To finetune a DeiT-base on 384 resolution images for 30 epochs, starting from a DeiT-base trained on 224 resolution images, do (make sure that the weights to the original model have been downloaded before, to avoid multiple workers writing to the same file):

python run_with_submitit.py --model deit_base_patch16_384 --batch-size 32 --finetune https://dl.fbaipublicfiles.com/deit/deit_base_patch16_224-b5f2ef4d.pth --input-size 384 --use_volta32 --nodes 2 --lr 5e-6 --weight-decay 1e-8 --epochs 30 --min-lr 5e-6

License

This repository is released under the Apache 2.0 license as found in the LICENSE file.

Contributing

We actively welcome your pull requests! Please see CONTRIBUTING.md and CODE_OF_CONDUCT.md for more info.

Owner
Facebook Research
Facebook Research
Convert Pytorch model to onnx or tflite, and the converted model can be visualized by Netron

Convert Pytorch model to onnx or tflite, and the converted model can be visualized by Netron

Roxbili 5 Nov 19, 2022
Towards Boosting the Accuracy of Non-Latin Scene Text Recognition

Convolutional Recurrent Neural Network + CTCLoss | STAR-Net Code for paper "Towards Boosting the Accuracy of Non-Latin Scene Text Recognition" Depende

Sanjana Gunna 7 Aug 07, 2022
Source code and data from the RecSys 2020 article "Carousel Personalization in Music Streaming Apps with Contextual Bandits" by W. Bendada, G. Salha and T. Bontempelli

Carousel Personalization in Music Streaming Apps with Contextual Bandits - RecSys 2020 This repository provides Python code and data to reproduce expe

Deezer 48 Jan 02, 2023
A video scene detection algorithm is designed to detect a variety of different scenes within a video

Scene-Change-Detection - A video scene detection algorithm is designed to detect a variety of different scenes within a video. There is a very simple definition for a scene: It is a series of logical

1 Jan 04, 2022
Sequential Model-based Algorithm Configuration

SMAC v3 Project Copyright (C) 2016-2018 AutoML Group Attention: This package is a reimplementation of the original SMAC tool (see reference below). Ho

AutoML-Freiburg-Hannover 778 Jan 05, 2023
Code for HodgeNet: Learning Spectral Geometry on Triangle Meshes, in SIGGRAPH 2021.

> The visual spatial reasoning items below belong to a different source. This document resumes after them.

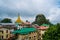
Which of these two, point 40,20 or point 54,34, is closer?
point 54,34

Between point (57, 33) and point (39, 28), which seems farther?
point (39, 28)

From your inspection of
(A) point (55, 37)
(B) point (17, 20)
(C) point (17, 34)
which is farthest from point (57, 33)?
(B) point (17, 20)

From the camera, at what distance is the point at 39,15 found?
104 metres

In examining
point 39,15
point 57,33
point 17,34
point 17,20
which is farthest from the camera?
point 39,15

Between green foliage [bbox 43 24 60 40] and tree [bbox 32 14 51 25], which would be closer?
green foliage [bbox 43 24 60 40]

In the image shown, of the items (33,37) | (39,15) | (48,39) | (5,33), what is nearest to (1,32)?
(5,33)

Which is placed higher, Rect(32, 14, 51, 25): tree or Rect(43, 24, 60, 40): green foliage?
Rect(32, 14, 51, 25): tree

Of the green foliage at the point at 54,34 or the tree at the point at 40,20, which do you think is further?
the tree at the point at 40,20

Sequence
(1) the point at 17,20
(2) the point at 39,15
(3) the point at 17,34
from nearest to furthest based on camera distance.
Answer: (3) the point at 17,34
(1) the point at 17,20
(2) the point at 39,15

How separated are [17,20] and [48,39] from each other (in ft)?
174

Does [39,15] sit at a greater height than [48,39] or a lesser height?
greater

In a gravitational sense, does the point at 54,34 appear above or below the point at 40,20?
below

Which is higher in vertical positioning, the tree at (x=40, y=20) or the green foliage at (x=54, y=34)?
the tree at (x=40, y=20)

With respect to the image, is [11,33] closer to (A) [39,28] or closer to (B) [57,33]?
(A) [39,28]
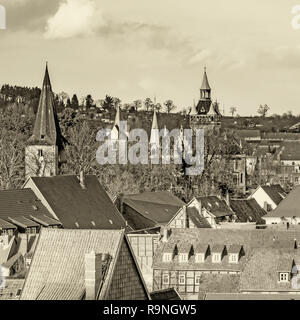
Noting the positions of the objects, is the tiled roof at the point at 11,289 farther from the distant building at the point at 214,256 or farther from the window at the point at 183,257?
the window at the point at 183,257

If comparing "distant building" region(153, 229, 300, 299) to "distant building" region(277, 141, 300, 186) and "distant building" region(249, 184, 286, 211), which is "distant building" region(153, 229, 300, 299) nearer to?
"distant building" region(249, 184, 286, 211)

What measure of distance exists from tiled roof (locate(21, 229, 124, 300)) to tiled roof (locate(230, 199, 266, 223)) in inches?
1739

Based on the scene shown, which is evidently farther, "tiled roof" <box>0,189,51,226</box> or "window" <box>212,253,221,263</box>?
"tiled roof" <box>0,189,51,226</box>

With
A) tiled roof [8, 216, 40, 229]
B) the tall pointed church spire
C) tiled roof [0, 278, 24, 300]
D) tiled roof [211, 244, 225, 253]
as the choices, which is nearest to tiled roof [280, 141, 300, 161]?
the tall pointed church spire

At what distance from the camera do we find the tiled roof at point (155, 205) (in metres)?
66.4

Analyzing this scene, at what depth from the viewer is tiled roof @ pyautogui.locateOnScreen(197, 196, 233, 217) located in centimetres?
6819

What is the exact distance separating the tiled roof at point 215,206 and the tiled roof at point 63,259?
133ft

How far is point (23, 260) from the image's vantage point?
46031 millimetres

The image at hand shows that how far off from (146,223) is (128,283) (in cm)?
3834

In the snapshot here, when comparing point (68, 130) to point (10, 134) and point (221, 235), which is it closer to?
point (10, 134)

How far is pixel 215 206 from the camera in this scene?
7000cm

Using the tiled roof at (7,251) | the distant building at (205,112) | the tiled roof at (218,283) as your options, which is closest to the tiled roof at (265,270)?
the tiled roof at (218,283)

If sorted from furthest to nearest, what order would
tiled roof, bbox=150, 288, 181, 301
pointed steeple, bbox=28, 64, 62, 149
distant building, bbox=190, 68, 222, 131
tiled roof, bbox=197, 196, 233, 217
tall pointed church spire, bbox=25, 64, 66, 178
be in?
distant building, bbox=190, 68, 222, 131, pointed steeple, bbox=28, 64, 62, 149, tall pointed church spire, bbox=25, 64, 66, 178, tiled roof, bbox=197, 196, 233, 217, tiled roof, bbox=150, 288, 181, 301
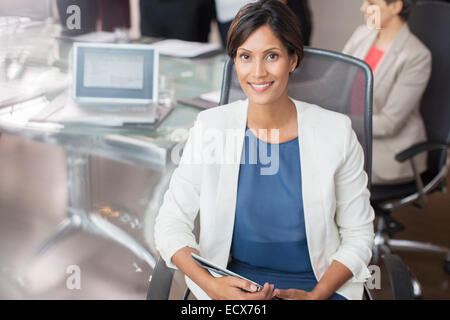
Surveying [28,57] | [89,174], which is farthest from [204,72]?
[28,57]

HodgeNet | Webpage | Paper | Video HodgeNet: Learning Spectral Geometry on Triangle Meshes Dmitriy Smirnov, Justin Solomon SIGGRAPH 2021 Set-up To ins

Dima Smirnov 61 Nov 27, 2022
Distributing reference energies for SMIRNOFF implementations

Warning: This code is currently experimental and under active development. Is it not yet suitable for distribution or use as reference implementation.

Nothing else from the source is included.